Copy everything from "Thanks for the" down to "of the list." in the snorkeling thread, switching "excited" to "eager".

Source:
------------------------
I love to snorkel. I bring my wife's and my mask, fins, snorkle in a mesh back pack as one of my carry ons so they don't get damaged by airline baggage handlers. I found some great snorkeling spots in both Aruba and St Maarten using maps and by searching the web. I was thrilled to read that you like the snorkelling at Grand Caymen better than St Maarten because I have booked an exchange to Morrits Grand next spring. Where are the best snorkelling areas on Grand Caymen? Is the snorkelling pretty good at Morritts? I will have a car and will drive to snorkle. Any tips are appreciated.


----------



## mecllap (Feb 1, 2013)

tombo:  go to tripadvisor, or google Testudos snorkel guide and get lots of info about snorkeling GC -- great reference.


----------



## Pappy Mentos (Feb 2, 2013)

tombo said:


> I love to snorkel. I bring my wife's and my mask, fins, snorkle in a mesh back pack as one of my carry ons so they don't get damaged by airline baggage handlers. I found some great snorkeling spots in both Aruba and St Maarten using maps and by searching the web. I was thrilled to read that you like the snorkelling at Grand Caymen better than St Maarten because I have booked an exchange to Morrits Grand next spring. Where are the best snorkelling areas on Grand Caymen? Is the snorkelling pretty good at Morritts? I will have a car and will drive to snorkle. Any tips are appreciated.



Check out these sites:
http://caymanactivityguide.com/Snorkeling.htm
http://www.grand-cayman-wanderer.com/grand-cayman-snorkeling.html

If your a more experienced snorkeler, you also may want to check out the Kittywake. It was sunk in 2011 just off of 7 Mile Beach. Here's the site:
http://www.kittiwakecayman.com/

As we have stayed near 7 Mile Beach, we're not familiar with Morritt's which is on the East End. However, on our last stay, we stayed at Coral Sands, a timeshare at the foot of 7 Mile Beach just above Georgetown. Most of the guests there were avid divers and snorkelers. They told us that you can snorkel from the beach at every resort as a reef surrounds the island, so there are many fish to see just a hundred or so feet from the shoreline.

Oddly enough, they also told us some of the best snorkeling and diving was right outside Coral Sands. Apparently, Hurricane Ivan washed away a great deal of sand from 7 Mile Beach in 2004. As a result, the lower part near Georgetown is very rocky, save for small beach areas that were rebuilt by the resorts. As a result, everything below the water line is rocky and there are many fish to be found. We would stand on the dock next to the beach in the morning and look down to see schools of blue and yellow fish swimming around. They also told us that for more experienced snorkelers, you could swim out about 100 yards to the reef, which was apparently a very popular spot for divers also. Throughout our week we saw many boats from the cruise ships anchor there with their customers.

For less experienced snorkelers, we recommend Rum Point. The water is very calm and it's not deep, sort of like Aruba's Baby Beach. As the water in GC was the clearest we have found in the Caribbean, I think you'll be very pleased with the snorkeling options.


----------



## tombo (Feb 2, 2013)

Thanks for the links and tips. I am more excited than ever about our trip to Grand Caymen next year. I can swim 100 yards to snorkle but my wife is not as experienced and would never venture that far. Rum point sounds ideal for both of us and will be on top of the list.
------------------------
Dataset extract:
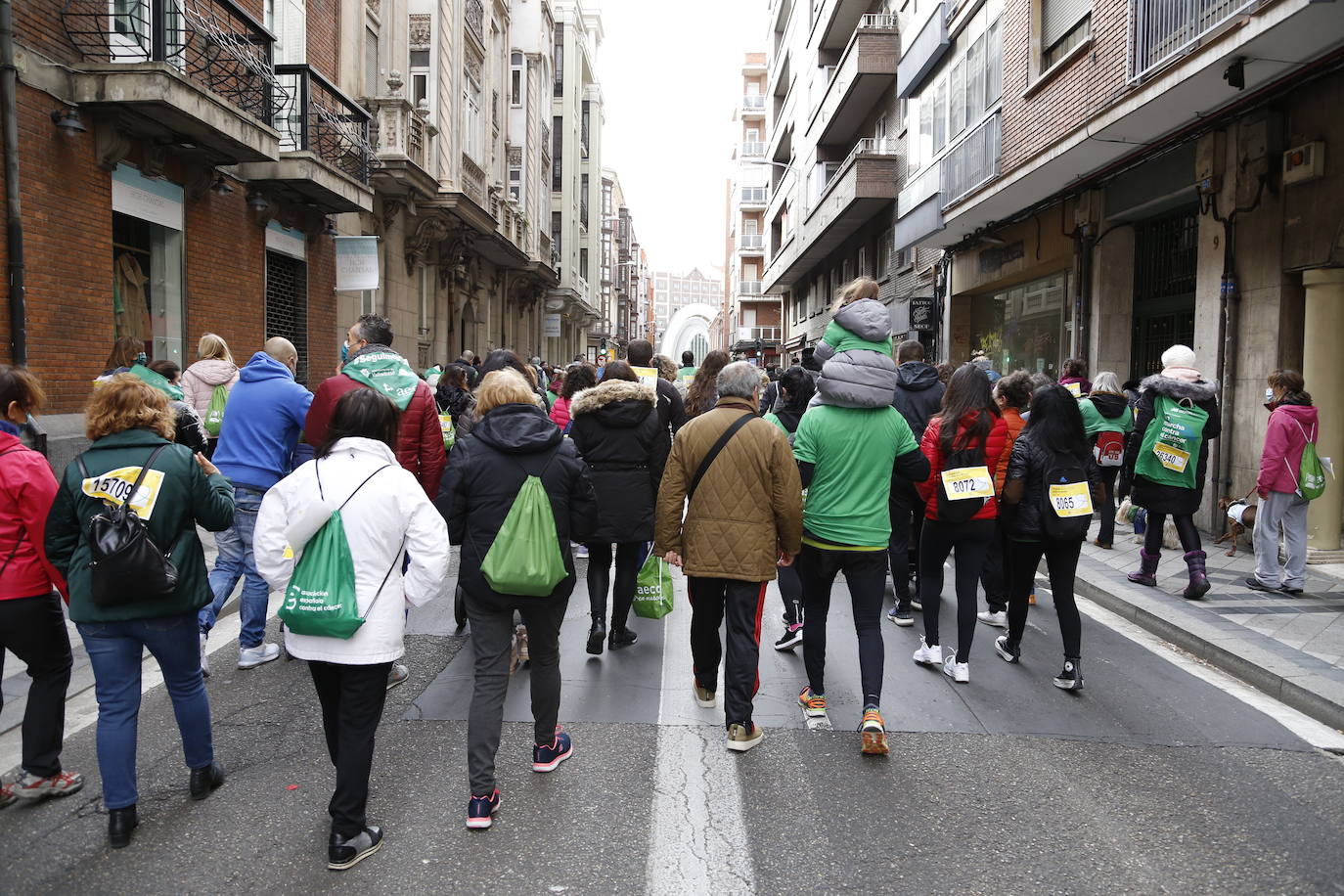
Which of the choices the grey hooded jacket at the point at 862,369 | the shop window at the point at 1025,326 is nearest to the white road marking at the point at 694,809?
------------------------
Output below:
Thanks for the links and tips. I am more eager than ever about our trip to Grand Caymen next year. I can swim 100 yards to snorkle but my wife is not as experienced and would never venture that far. Rum point sounds ideal for both of us and will be on top of the list.